--- EXERCISE REQUIREMENTS ---
Give an exact transcription of every line, dropping the images.
Start of SUPPLIED DATA
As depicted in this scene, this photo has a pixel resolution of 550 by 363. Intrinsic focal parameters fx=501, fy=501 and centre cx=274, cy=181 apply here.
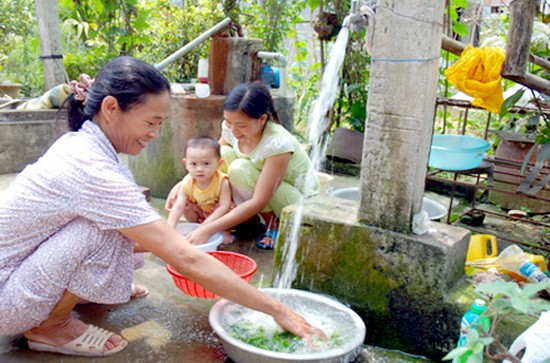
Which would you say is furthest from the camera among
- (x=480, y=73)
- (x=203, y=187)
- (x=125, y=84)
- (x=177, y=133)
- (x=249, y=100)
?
(x=177, y=133)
End of SUPPLIED DATA
--- THE RESULT ---
As depicted in this scene, this photo has a pixel resolution of 550 by 363. Intrinsic focal parameters fx=501, fy=501 and centre cx=274, cy=181 apply here.
Which would you say is furthest from the camera among
- (x=480, y=73)
- (x=203, y=187)
- (x=125, y=84)
- (x=177, y=133)
- (x=249, y=100)
?
(x=177, y=133)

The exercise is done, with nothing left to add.